SELECTION:
============

Boston (25-15) at Philadelphia (22-20)
- Game info: 1:35 pm EDT Sun May 21, 2006
- TV: NESN, WPSG
The Philadelphia Phillies are quickly losing the momentum they had for the first half of the month.
They’ll try to avoid their longest losing streak since 2004 when they wrap up a three-game interleague series with the AL East-leading Boston Red Sox Sunday at Citizens Bank Park.
The Phillies (22-20) lost 5-3 to the Red Sox on Saturday for their fifth straight defeat. They had not lost five in a row since last Sept. 3-7 and have not dropped six straight since Aug. 12-19, 2004, when they dropped seven in a row.
The losing skid comes on the heels of a 13-1 run that had the Phillies one game out of first place on May 14. Philadelphia now trails the first-place New York Mets, who have dropped eight of 12, by three games.
“It seems real quick,” manager Charlie Manuel said. “It seems like we looked up and we were seven games over .500 and things were going our way. We’ll get better.”
The Phillies have lost seven straight interleague games, and six straight against the Red Sox. Boston (25-15) has also won six in a row at Philadelphia.
Boston starter Josh Beckett homered and had an RBI single Saturday as the Red Sox won for the 10th time in 13 games. Starting pitcher Matt Clement had a key single in Boston’s 5-3 win on Friday.
“It’s amazing. We’ve got to get the opposing pitcher out. It’s been killing us the way they hit us,” Manuel said.
Lenny DiNardo, who will start the series finale for Boston, does not have any career at-bats.

============

PROBLEMS AND TASKS:
1. Decide whether each statement agrees with the Red Sox–Phillies game preview, answering yes or no and quoting the deciding words: (a) The Phillies' 5-3 loss on Saturday was their fifth defeat in a row. (b) The New York Mets have won eight of their last 12 games. (c) Lenny DiNardo will start the series finale for Philadelphia.
2. Carry the Red Sox–Phillies game preview forward from its final sentence.

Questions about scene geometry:

============

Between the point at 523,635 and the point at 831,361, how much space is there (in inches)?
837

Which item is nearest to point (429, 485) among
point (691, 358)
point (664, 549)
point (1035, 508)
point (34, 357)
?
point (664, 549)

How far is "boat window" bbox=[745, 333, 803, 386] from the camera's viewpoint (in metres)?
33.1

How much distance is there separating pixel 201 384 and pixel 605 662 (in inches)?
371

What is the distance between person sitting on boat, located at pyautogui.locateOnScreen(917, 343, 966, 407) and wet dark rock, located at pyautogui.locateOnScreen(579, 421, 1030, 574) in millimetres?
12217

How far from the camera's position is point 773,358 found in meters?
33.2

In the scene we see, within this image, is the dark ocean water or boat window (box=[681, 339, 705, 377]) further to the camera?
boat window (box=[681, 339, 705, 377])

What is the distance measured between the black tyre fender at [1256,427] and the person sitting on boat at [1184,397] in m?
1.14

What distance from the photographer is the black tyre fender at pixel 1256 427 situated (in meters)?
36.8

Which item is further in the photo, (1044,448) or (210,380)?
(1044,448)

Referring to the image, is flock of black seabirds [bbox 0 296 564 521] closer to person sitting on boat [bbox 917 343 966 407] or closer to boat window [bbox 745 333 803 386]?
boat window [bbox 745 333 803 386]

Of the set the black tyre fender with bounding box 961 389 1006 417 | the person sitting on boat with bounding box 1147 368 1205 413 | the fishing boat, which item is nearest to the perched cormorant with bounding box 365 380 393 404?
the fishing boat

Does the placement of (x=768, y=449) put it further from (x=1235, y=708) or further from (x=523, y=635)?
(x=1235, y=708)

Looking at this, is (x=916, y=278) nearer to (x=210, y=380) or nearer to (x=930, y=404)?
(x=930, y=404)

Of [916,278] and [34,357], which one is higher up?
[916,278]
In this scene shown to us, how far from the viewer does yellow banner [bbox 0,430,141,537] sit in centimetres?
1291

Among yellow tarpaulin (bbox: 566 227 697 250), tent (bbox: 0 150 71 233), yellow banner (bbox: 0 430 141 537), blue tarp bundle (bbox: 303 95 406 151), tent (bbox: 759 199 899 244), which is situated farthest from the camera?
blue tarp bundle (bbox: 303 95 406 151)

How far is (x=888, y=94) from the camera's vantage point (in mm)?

============

ANSWER SET:
1.
(a) Yes: "The Phillies (22-20) lost 5-3 to the Red Sox on Saturday for their fifth straight defeat."
(b) No: "the first-place New York Mets, who have dropped eight of 12"
(c) No: "Lenny DiNardo, who will start the series finale for Boston"

2.
Shortstop Alex Gonzalez broke an 0-for-17 slump with a two-run eighth inning homer for Boston.
DiNardo (1-1, 6.17 ERA) earned his first career victory in his last outing, allowing two runs, one earned, and two hits in five innings of a 10-3 win over the Baltimore Orioles on May 7. The left-hander missed his next turn in the rotation on May 13 because of a rainout against Texas.
“I wanted him to pitch in Philadelphia,” manager Terry Francona said. “If he pitches like he should—that ball flies out of that ballpark. He’s a groundball pitcher. (I’m) just trying to match up some strengths.”
DiNardo made his only career appearance against the Phillies on June 26, 2004, allowing two runs and four hits in 1 2-3 innings of relief. He did not receive a decision in the Red Sox’s 9-2 loss.
DiNardo will square off against Cory Lidle (3-4, 4.84), who allowed two runs and five hits in six innings of Philadelphia’s 3-2 loss to the Milwaukee Brewers on Tuesday, but did not receive a decision. He was coming off a disastrous outing against the New York Mets on May 10, in which he lasted a career low-tying two innings and gave up eight runs, five of them earned. That start was his shortest since Oct. 3, 1999 against the New York Yankees, while he was with Tampa Bay.
Lidle is 1-2 with a 6.75 ERA in 11 career appearances, including six starts, against the Red Sox.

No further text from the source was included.